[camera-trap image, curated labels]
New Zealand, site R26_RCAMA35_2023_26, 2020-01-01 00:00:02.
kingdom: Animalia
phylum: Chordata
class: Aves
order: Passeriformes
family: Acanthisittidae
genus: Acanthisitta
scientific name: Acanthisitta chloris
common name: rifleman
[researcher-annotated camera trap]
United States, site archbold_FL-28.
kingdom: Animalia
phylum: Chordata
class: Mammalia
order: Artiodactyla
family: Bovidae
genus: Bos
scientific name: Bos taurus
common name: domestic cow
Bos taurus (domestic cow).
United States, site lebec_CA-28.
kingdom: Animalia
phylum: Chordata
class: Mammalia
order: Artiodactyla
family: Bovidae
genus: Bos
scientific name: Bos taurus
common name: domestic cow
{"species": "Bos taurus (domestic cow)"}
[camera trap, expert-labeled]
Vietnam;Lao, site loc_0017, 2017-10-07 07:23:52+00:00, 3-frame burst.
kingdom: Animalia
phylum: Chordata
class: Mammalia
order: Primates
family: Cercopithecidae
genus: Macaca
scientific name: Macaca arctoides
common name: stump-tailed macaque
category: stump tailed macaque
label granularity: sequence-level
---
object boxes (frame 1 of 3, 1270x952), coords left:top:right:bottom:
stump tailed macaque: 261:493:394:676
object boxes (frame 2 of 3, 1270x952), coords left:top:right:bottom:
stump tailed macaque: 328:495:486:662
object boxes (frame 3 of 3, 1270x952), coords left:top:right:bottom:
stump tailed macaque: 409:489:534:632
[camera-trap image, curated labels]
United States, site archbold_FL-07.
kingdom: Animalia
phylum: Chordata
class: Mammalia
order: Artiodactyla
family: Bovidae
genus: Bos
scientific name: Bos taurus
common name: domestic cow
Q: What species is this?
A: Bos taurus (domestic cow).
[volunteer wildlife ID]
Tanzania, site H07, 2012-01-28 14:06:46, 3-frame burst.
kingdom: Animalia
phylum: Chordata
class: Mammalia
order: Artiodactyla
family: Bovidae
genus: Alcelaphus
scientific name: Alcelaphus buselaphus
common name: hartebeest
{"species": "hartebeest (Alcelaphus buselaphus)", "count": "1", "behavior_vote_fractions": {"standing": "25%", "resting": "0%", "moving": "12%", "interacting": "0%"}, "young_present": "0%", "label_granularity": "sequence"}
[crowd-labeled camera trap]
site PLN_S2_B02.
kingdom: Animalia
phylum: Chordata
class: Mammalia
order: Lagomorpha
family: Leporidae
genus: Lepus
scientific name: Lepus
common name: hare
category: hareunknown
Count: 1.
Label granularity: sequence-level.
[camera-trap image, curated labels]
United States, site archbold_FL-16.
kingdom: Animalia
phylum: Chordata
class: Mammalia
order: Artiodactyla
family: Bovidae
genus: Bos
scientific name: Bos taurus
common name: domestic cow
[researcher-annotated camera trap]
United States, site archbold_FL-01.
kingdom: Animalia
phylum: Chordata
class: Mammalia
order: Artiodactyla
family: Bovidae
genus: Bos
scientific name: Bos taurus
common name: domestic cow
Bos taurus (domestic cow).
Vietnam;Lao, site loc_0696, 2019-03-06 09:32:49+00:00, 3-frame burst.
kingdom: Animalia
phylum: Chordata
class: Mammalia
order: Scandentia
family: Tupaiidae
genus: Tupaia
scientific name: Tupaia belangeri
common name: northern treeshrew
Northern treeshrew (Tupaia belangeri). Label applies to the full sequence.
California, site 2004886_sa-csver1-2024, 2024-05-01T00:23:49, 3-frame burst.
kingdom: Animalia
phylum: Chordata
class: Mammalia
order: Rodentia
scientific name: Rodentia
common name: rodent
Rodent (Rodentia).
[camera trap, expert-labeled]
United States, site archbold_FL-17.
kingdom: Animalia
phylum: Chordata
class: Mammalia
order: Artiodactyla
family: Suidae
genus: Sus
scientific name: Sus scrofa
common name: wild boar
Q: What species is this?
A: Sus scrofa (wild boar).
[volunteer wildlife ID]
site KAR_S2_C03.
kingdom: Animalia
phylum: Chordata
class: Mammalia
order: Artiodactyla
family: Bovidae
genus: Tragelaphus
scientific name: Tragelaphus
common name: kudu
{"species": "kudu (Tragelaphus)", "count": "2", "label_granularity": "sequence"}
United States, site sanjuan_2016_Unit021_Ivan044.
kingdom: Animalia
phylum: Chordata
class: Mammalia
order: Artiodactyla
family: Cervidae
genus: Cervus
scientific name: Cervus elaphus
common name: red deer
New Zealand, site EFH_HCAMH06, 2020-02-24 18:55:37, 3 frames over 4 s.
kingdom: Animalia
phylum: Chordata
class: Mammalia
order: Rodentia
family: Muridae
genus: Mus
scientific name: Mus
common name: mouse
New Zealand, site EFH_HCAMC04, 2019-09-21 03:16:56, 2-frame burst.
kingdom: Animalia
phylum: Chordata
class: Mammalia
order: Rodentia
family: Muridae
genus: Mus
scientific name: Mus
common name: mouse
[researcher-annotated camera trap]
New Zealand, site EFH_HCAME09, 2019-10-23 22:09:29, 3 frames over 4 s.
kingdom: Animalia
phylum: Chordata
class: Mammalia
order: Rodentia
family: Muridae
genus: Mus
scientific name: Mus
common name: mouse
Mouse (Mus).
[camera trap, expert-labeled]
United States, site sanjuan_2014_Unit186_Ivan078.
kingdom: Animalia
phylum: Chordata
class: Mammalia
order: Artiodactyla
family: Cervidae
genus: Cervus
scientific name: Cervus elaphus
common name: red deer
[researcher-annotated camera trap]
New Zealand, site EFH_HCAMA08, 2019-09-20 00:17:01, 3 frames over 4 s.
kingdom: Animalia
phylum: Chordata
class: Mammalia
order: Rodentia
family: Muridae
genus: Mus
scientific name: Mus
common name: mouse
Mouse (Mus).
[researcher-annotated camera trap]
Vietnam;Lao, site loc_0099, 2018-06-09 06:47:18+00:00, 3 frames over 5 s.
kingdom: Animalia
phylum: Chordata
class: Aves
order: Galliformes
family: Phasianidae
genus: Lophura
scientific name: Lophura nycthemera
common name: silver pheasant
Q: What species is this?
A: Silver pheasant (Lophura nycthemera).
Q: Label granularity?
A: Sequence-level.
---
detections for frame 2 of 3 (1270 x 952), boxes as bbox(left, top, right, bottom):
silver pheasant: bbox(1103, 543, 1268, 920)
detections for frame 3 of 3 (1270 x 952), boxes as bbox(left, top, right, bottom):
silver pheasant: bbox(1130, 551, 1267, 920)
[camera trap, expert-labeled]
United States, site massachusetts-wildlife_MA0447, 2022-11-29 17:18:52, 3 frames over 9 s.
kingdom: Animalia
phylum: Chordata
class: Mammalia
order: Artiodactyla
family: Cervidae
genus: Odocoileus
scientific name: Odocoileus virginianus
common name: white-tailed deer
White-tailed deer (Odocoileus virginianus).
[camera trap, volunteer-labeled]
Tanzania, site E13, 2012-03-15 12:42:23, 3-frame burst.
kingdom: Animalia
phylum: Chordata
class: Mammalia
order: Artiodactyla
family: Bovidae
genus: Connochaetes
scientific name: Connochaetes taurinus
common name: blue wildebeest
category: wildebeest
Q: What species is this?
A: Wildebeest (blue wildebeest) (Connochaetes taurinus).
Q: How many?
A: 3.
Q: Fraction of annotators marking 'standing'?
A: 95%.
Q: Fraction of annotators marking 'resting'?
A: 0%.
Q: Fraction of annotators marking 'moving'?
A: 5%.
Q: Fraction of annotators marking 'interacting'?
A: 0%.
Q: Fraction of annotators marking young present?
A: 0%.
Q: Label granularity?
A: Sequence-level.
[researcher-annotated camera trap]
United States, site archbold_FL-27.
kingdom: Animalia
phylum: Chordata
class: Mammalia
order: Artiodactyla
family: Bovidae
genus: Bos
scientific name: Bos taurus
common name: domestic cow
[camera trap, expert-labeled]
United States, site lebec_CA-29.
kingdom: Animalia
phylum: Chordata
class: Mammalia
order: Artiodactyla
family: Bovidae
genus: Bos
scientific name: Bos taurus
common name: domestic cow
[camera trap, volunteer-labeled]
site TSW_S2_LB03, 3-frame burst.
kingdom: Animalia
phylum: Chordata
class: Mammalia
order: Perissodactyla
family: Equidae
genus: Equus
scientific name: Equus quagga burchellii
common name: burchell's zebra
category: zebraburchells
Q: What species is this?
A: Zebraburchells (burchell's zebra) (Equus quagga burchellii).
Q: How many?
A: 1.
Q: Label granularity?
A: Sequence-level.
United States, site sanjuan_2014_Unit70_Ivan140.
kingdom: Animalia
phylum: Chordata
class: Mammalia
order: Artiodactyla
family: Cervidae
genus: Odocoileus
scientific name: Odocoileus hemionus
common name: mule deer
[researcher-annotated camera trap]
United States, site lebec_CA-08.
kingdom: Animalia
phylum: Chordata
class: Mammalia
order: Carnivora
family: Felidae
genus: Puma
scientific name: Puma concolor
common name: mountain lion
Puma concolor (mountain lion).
----
— Problem requirements —
Among the records above, a stretch begins at the line containing "United States, site archbold_FL-16." and ends at the line containing "common name: kudu". Restate that stretch word for word, and nothing else.

— Answer area —
United States, site archbold_FL-16.
kingdom: Animalia
phylum: Chordata
class: Mammalia
order: Artiodactyla
family: Bovidae
genus: Bos
scientific name: Bos taurus
common name: domestic cow
[researcher-annotated camera trap]
United States, site archbold_FL-01.
kingdom: Animalia
phylum: Chordata
class: Mammalia
order: Artiodactyla
family: Bovidae
genus: Bos
scientific name: Bos taurus
common name: domestic cow
Bos taurus (domestic cow).
Vietnam;Lao, site loc_0696, 2019-03-06 09:32:49+00:00, 3-frame burst.
kingdom: Animalia
phylum: Chordata
class: Mammalia
order: Scandentia
family: Tupaiidae
genus: Tupaia
scientific name: Tupaia belangeri
common name: northern treeshrew
Northern treeshrew (Tupaia belangeri). Label applies to the full sequence.
California, site 2004886_sa-csver1-2024, 2024-05-01T00:23:49, 3-frame burst.
kingdom: Animalia
phylum: Chordata
class: Mammalia
order: Rodentia
scientific name: Rodentia
common name: rodent
Rodent (Rodentia).
[camera trap, expert-labeled]
United States, site archbold_FL-17.
kingdom: Animalia
phylum: Chordata
class: Mammalia
order: Artiodactyla
family: Suidae
genus: Sus
scientific name: Sus scrofa
common name: wild boar
Q: What species is this?
A: Sus scrofa (wild boar).
[volunteer wildlife ID]
site KAR_S2_C03.
kingdom: Animalia
phylum: Chordata
class: Mammalia
order: Artiodactyla
family: Bovidae
genus: Tragelaphus
scientific name: Tragelaphus
common name: kudu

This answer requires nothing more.